This is going to be, "My Plan Of Action" for the next year!
I'm currently on my final week of the V-Diet, and my extended transition period ends on the 17th of May. And I'll be eating at maintenance for 1 week till the 25th of May.
I'm basically going to be continuing with fat loss from the 25th of May till the 12th of July;
I'll be following CT's Regressive Ketogenic Cycle, and probably running 2-3 back to back cyles, with 1 week break in between each one before moving on to my mass gain phase. CT says that a person can loose 4-5% on each cycle, I'd be happy with between 3-4% on each one.
1st Cycle: 15th June - 12th July
2nd Cycle: 20th July - 16th Aug
I'm weak, very weak, and one thing I've always wanted to do is get the numbers up on all of the main lifts. That's my first reason for doing Starting Strength, the second reason, the more strength I have, the more muscle I'll be able to build with my later mass gain programs.
I'll be following a Carb Cycling approach on this phase. I'll be eating moderate carbs on training days and low carbs on all other days, with 2 cardio days a week on the low days.
HSS 100 Chest Specialisation - 4 Weeks
This one is kinda obvious. I'm doing this to add mass to my chest. I like these programs and chose them over the others because they focus on one muscle group at a time and have 2-3 specialist days, one working on width and the other working on thickness.
I'll be using a Carb Cycling approach in these programs, meaning Carbs at breakfast around workout, PWO shake and PWO meal only. On the specialisation days, this will be Surge Workout Fuel Pre and Peri Workout and Hydrolysed Whey + Vitargo PWO.

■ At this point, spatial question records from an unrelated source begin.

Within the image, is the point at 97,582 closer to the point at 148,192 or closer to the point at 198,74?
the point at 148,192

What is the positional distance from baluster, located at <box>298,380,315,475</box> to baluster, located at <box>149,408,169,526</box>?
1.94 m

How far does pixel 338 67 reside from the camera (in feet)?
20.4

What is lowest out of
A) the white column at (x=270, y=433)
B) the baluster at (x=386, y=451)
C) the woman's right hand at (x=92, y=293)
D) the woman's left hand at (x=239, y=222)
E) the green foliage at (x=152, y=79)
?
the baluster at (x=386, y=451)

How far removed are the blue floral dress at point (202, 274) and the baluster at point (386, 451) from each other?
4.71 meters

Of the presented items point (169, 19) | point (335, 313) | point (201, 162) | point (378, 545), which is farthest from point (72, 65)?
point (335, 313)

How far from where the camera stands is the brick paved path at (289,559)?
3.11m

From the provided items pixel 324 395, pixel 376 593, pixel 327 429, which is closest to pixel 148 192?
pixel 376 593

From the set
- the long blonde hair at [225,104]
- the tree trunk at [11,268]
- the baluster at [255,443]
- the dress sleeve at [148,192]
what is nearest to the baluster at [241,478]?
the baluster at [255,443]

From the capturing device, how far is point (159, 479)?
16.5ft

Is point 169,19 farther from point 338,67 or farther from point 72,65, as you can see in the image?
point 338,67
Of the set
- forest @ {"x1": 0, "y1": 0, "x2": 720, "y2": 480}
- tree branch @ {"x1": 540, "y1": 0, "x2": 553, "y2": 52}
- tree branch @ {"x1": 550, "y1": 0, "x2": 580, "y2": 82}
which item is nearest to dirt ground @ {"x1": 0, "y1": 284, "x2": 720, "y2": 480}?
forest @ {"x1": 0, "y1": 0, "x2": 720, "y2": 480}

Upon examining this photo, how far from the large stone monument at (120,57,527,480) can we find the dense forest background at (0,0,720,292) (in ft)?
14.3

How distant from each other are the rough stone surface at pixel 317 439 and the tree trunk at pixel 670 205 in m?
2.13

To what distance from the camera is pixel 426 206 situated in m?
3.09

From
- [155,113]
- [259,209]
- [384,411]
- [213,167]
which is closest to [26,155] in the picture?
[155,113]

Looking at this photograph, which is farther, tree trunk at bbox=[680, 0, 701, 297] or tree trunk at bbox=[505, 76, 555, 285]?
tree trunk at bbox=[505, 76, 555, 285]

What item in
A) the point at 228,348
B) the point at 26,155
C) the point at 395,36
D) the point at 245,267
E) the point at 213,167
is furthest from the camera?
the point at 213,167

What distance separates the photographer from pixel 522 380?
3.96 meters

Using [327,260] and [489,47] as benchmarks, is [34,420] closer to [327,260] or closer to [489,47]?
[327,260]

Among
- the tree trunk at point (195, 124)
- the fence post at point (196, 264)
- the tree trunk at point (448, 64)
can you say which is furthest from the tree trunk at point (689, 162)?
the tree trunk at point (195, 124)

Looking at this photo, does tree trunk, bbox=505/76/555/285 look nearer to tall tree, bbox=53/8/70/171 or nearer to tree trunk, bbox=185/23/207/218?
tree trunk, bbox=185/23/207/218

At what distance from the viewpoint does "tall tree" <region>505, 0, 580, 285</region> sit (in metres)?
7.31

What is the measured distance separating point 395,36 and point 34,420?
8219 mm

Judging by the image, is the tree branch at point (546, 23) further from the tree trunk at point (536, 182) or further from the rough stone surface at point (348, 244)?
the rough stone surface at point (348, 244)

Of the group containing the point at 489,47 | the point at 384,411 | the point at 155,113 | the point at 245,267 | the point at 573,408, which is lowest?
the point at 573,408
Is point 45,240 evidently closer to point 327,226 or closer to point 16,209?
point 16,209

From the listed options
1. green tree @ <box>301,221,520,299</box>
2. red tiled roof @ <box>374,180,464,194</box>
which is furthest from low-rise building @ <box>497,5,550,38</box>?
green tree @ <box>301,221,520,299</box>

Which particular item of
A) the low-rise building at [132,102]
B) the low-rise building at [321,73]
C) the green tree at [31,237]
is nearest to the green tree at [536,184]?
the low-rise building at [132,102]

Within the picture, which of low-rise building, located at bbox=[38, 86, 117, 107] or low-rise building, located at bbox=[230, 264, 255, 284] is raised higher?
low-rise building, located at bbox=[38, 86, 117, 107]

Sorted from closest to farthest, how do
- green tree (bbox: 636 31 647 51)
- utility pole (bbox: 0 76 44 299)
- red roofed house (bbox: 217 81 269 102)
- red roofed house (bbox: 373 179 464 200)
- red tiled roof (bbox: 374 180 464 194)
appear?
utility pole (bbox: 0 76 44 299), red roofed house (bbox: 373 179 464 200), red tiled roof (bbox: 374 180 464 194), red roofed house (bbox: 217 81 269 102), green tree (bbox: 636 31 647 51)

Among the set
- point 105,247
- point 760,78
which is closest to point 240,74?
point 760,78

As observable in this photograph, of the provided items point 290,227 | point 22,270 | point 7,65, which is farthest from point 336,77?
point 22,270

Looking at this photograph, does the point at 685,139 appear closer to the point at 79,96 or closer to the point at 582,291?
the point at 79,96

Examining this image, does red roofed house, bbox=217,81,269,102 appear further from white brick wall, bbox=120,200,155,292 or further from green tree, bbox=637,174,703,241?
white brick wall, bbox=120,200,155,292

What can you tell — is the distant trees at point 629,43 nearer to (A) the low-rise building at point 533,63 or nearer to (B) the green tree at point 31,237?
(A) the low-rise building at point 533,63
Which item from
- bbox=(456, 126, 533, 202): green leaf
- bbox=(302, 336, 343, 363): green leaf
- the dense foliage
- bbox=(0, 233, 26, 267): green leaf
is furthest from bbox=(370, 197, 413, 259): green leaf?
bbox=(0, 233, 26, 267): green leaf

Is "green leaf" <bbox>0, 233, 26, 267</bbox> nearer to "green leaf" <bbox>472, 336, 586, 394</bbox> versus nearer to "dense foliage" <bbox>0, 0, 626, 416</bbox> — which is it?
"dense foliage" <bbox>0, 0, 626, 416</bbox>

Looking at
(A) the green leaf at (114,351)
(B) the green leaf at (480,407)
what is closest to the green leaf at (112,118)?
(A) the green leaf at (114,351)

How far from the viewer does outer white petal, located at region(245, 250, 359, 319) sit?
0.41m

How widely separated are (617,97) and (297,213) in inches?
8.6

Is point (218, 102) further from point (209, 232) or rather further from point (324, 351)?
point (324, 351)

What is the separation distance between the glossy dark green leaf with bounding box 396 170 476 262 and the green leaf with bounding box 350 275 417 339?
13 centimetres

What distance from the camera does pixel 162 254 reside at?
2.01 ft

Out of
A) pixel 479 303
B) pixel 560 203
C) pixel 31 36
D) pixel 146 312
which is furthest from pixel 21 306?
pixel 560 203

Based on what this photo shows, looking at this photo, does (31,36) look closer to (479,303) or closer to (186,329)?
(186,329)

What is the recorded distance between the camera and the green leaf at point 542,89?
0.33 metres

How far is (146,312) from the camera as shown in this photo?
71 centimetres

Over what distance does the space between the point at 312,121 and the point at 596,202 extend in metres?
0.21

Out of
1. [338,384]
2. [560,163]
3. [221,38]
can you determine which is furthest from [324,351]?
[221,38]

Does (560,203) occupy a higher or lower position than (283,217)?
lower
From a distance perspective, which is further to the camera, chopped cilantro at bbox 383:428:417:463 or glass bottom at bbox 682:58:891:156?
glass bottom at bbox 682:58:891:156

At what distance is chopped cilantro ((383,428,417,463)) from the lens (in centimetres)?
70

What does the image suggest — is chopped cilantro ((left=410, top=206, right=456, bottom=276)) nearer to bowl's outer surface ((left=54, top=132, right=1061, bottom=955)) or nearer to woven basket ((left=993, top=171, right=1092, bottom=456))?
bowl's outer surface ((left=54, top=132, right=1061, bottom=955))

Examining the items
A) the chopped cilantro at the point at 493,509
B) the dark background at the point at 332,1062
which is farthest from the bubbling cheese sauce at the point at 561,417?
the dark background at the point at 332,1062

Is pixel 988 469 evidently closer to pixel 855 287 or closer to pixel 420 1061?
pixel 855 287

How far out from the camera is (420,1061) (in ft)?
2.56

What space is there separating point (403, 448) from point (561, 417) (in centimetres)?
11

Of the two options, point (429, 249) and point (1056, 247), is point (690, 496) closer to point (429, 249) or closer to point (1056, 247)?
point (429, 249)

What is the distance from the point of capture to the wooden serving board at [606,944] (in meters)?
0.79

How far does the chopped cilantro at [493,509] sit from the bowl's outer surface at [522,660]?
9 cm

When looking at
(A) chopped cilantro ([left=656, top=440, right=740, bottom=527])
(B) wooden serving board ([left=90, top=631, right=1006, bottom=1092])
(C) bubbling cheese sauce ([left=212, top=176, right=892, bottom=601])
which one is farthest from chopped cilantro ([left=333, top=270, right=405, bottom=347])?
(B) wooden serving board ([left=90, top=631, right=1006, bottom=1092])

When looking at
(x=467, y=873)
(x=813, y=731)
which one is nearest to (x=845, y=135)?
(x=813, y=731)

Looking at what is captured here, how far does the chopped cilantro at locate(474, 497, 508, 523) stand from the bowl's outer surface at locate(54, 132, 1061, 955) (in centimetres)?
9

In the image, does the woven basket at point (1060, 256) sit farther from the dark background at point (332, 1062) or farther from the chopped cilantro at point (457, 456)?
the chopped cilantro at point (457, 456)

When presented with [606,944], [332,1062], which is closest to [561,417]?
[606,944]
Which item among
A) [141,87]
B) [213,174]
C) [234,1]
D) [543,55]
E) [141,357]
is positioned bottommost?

On non specialist days, I'll only be using Hydrolysed Whey + Vitargo Peri-WO and PWO.
HSS 100 Back Specialisation - 4 weeks
Again, obvious to why I'm doing this, to add mass to my back, but the other reason is to make sure I have a balance between the anterior and prosterior of my body, which is why this will be done directly after the chest specialisation.
HSS 100 Shoulder Specialisation - 4 weeks + Get A Great Ass - 6 Weeks
Building big cannonball shoulders! I haven't been blessed with great shoulder width or development so this will be a great way to increase the perception of a V shaped frame.
Big shoulders also look fucking great! Plus girls love guys with Great Glutes!
Maintenance - 2 Weeks
I'll be doing 3 day a week TBT training as de-conditioning, just to allow the muscles to relax a bit, so they can have a chance to rebound and grow before I move on to the next training program
Maintenance Low Carbs diet. Carbs (Oatmeal/fruit only) at breakfast and PWO only. Protein with all meals of course. And P+F meals the rest of the time.
Super Hero Training + Awesome Abbs - 12 weeks
This program is all about looking good. It specifically focuses on the muscles that make you look good, the "beach muscles".
If you guys haven't seen where this program spawned from, it originally came from here;
This again should come as no surprise, I'm not an aspiring pro BBer or PLer, all I want is an awesome physique, and to me that means awesome abdominals along with the other muscle groups mentioned above.
Carb Cycling again, but I don't think I'll need as much calories on the awesome abbs days, so I'll be treating those as low days, but by the time I start this program, my BMR may have gone up quiet a bit due to the increased muscle mass from the previous 3 programs.
Maintenance - 1 Week
So that's my plan for the next year, although I will allow for some flexibility if needed.
All of the training programs are well thought out and have yielded great results for other T-Members that have used them in the past.
I know there'll be a lot of support from members, and a lot of people that'll read all of this and probably give me shit.